Saturday, 7/25/20 at 5:48 PM

Dear Reader,

This blog is a little experiment in seeing what would happen if I posted snippets of “close readings” of poems and excerpts from fiction on a semi-regular basis. I have begun by copying the full text of two short papers I wrote as an undergraduate, for the course COMPLIT 121: Poems, Poetry, Worlds. As someone perpetually too embarrassed to review old work, I am rather pleased to find that what I wrote back then is still interesting to revisit. Moreover, I find myself warned by reviewing these materials that I may be repeating myself in more recent projects. It is seriously valuable to re-examine past work.

There is also evidence in these papers that it is not particularly difficult to make observations about poems. It simply requires some time and love. It’s a little odd to me that it doesn’t happen more often.

I know that “close reading” is not an innocent term. Doing analysis of this kind sometimes comes with ignoring broader questions around meaning, particularly in relation to the social or political. Close reading can even threaten to ruin one’s appreciation of a work of art. But it seems evident that most poems are robust creations meant to be re-read, and that they are often so difficult and complex that they don’t make much of an effect unless one takes the time to repeat them like prayers, sing them like songs, or “practice” them like études. I may be a little shy on the socio-political front, but these repetitive reading-motions will surely find their use in the world, provided they are repeated and propagated widely!

And with skill! Indeed, there might be something virtuosic in “performing” a close reading of a poem.

But while I admire products of this kind of virtuosic absorption in the text, I have a certain distaste for the long-winded, difficult, and antisocial nature of many academic publications, or for those which are, on the other hand, so glib and smooth that they are best skimmed. Publications often evince a failure to love.

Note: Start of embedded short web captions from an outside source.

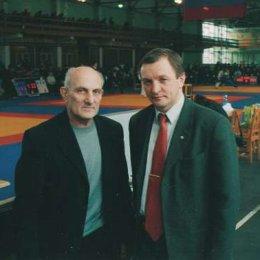 Слева направо: Рахлин А.С. - тренер Президента РФ Путина В.В., Кардаш В.И. - вицепрезидент Дальневосточной Федерации дзюдо
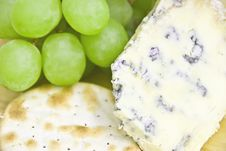 Free Cheese And Crackers Stock Photo - 14451530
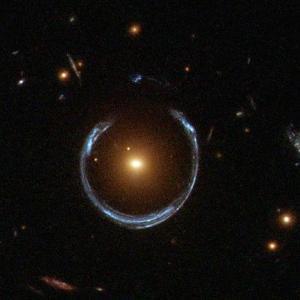 世界で初めて発見されたアインシュタインリングの距離がようやく判明(NASA)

Could there be a certain value to writing snippets that amount to not much more than observation, instead? Nuggets of seeing, small spans of attention which entrain me to read while also helping out others? Here there shall be no arguments, and the judgments will come from the reader. The main affect shall be one of enthusiasm, of rapt attention. Maybe you are a high school student, a college student, struggling through an amorphous literature class, or a graduate student like me, or even a professor, who needs the treat of some gossip about a text at the end of a long and hard day in isolation. Then this could be a little helpful to you, perhaps? Miniature exercises to sharpen the mind and pen every day. I, for one, just want to read better, and not get overwhelmed by everything there is to read.